> **Ziel der Aufgabe**
Gib bitte alle Einträge unten erneut wieder und benenne dabei „Mallorca“ in „Menorca“ um, ohne sonst etwas zu ändern. Lass die Bilder in deiner Antwort weg.

> **Rohdaten**
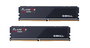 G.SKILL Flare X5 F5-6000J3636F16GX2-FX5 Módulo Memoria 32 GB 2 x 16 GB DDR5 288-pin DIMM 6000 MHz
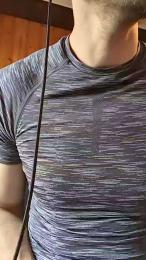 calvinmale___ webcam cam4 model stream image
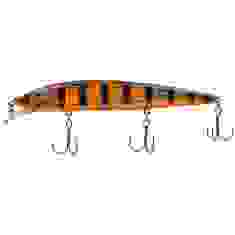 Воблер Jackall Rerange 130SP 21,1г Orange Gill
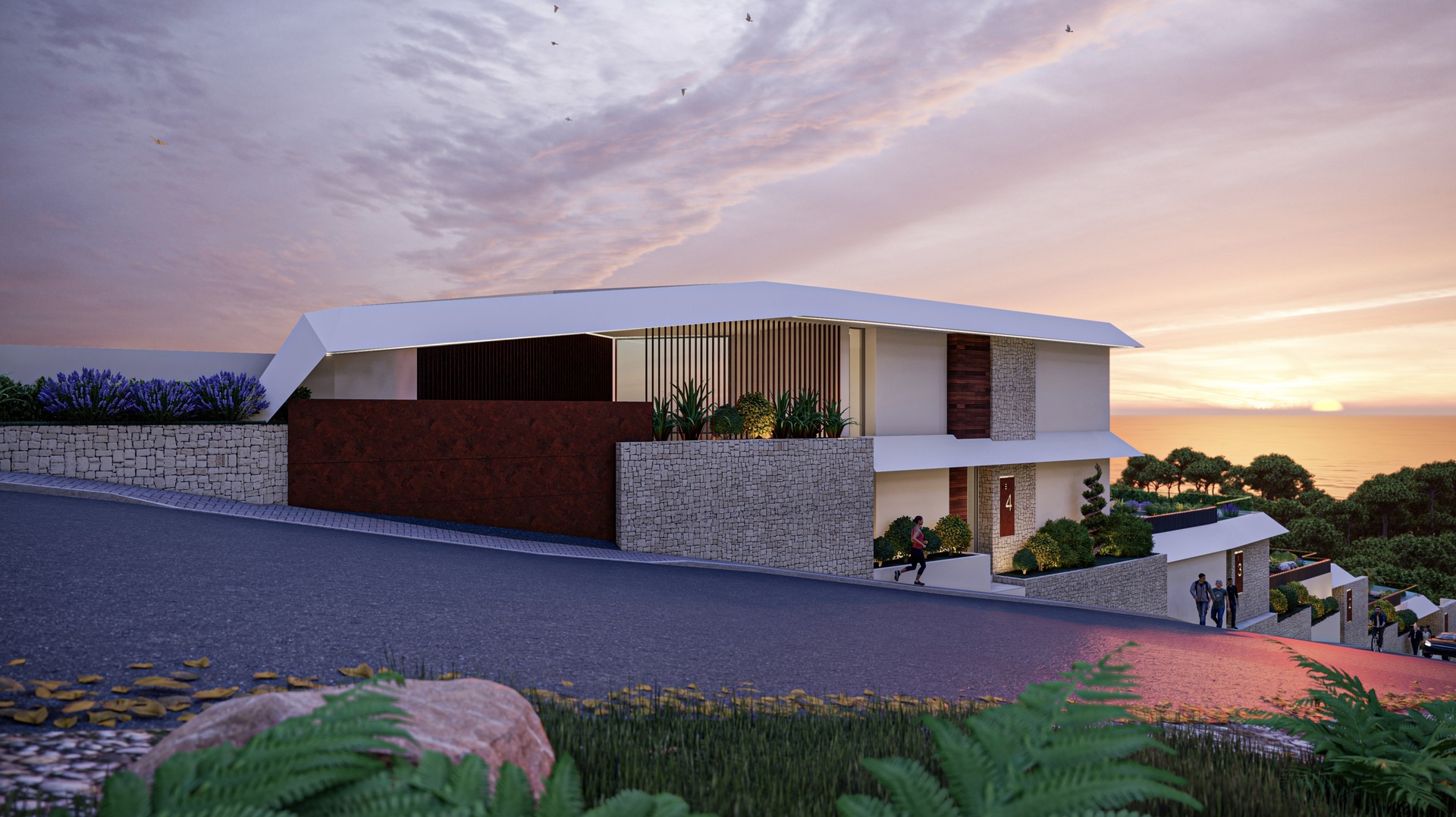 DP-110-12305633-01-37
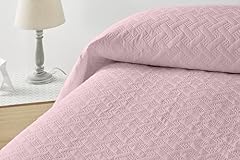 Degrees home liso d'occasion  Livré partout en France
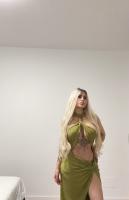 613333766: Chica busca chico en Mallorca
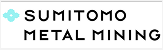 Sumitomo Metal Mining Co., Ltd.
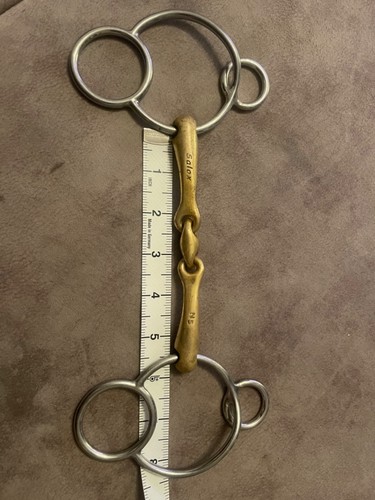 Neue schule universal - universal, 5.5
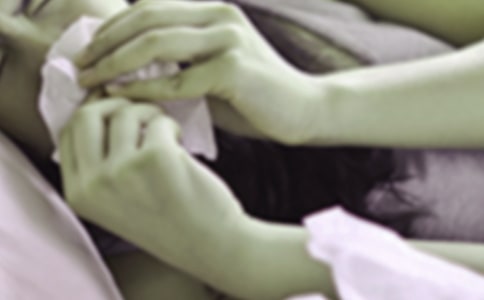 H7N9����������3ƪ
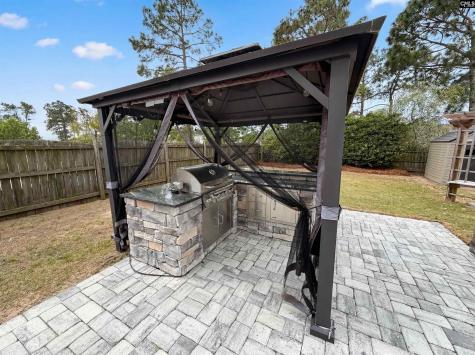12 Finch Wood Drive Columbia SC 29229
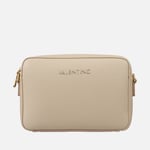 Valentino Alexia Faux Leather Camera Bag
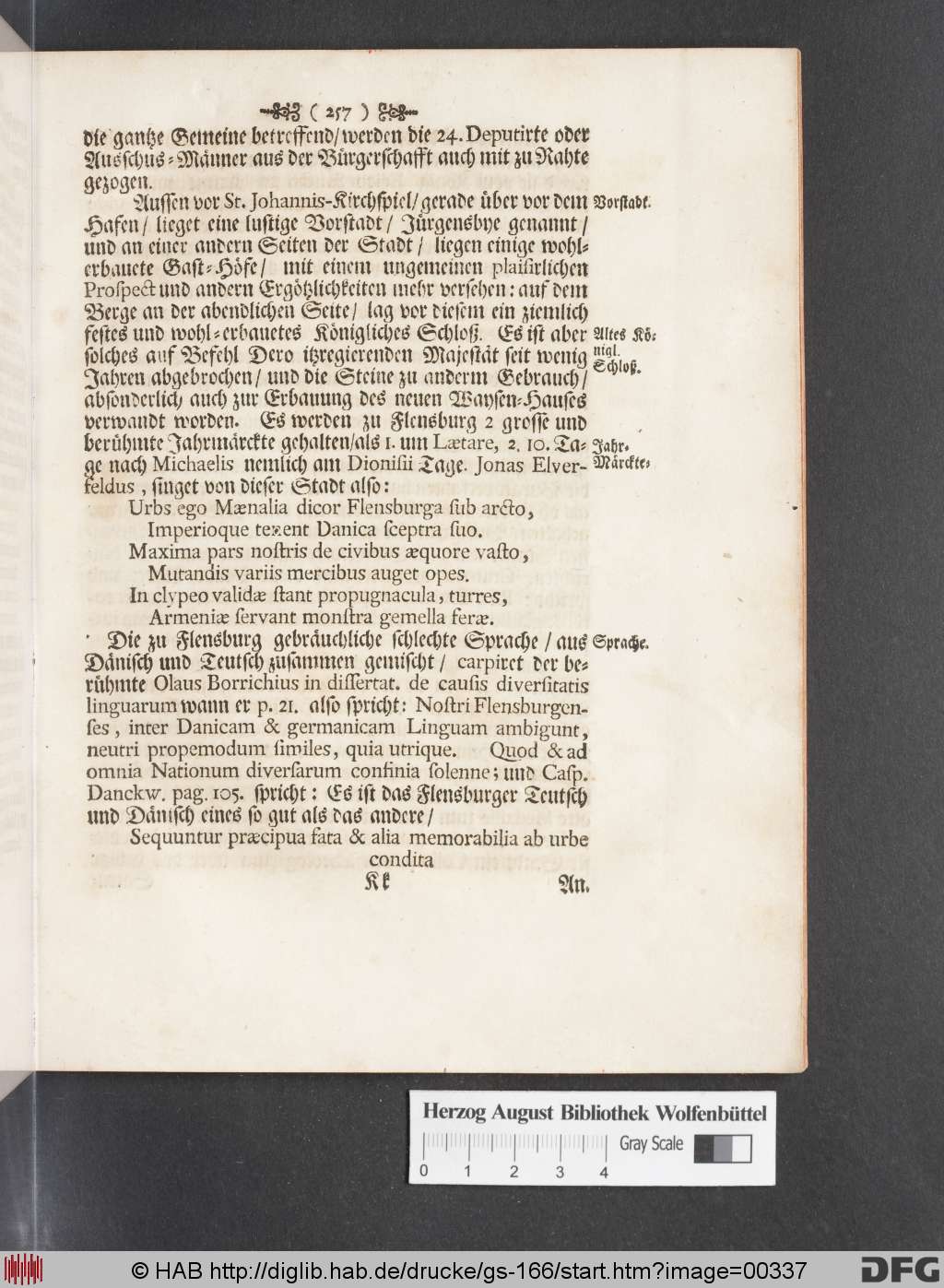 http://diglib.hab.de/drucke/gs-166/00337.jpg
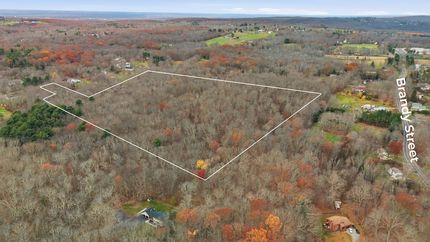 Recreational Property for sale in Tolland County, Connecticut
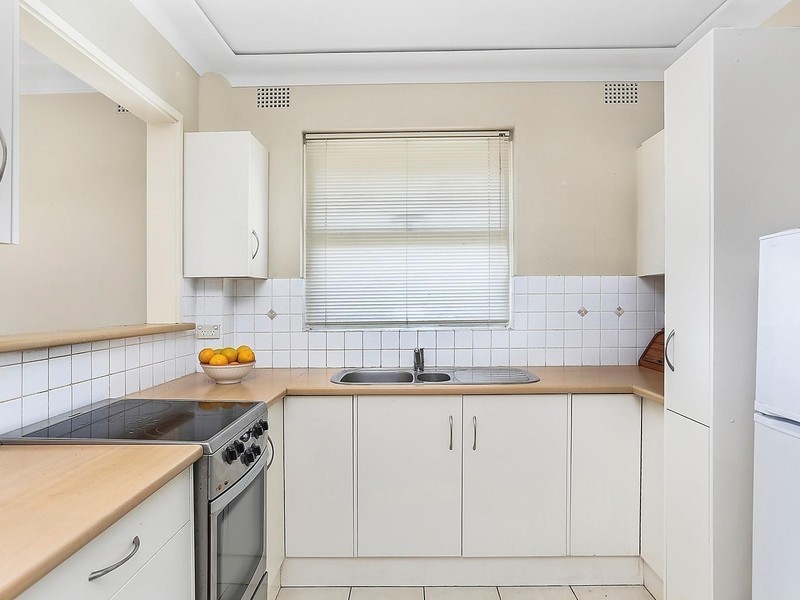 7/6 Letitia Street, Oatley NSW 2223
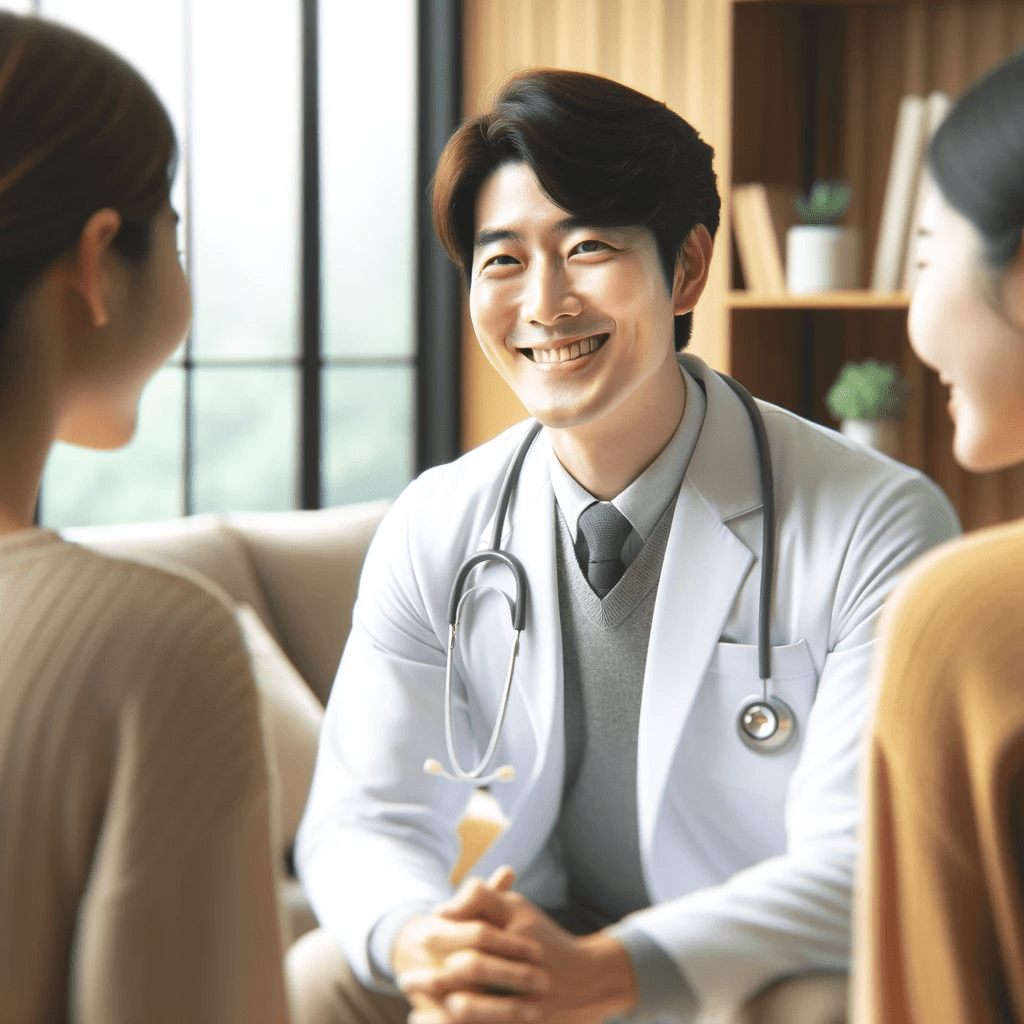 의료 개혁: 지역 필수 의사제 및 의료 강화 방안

> **Antwort**
 G.SKILL Flare X5 F5-6000J3636F16GX2-FX5 Módulo Memoria 32 GB 2 x 16 GB DDR5 288-pin DIMM 6000 MHz
 calvinmale___ webcam cam4 model stream image
 Воблер Jackall Rerange 130SP 21,1г Orange Gill
 DP-110-12305633-01-37
 Degrees home liso d'occasion  Livré partout en France
 613333766: Chica busca chico en Menorca
 Sumitomo Metal Mining Co., Ltd.
 Neue schule universal - universal, 5.5
 H7N9����������3ƪ
12 Finch Wood Drive Columbia SC 29229
 Valentino Alexia Faux Leather Camera Bag
 http://diglib.hab.de/drucke/gs-166/00337.jpg
 Recreational Property for sale in Tolland County, Connecticut
 7/6 Letitia Street, Oatley NSW 2223
 의료 개혁: 지역 필수 의사제 및 의료 강화 방안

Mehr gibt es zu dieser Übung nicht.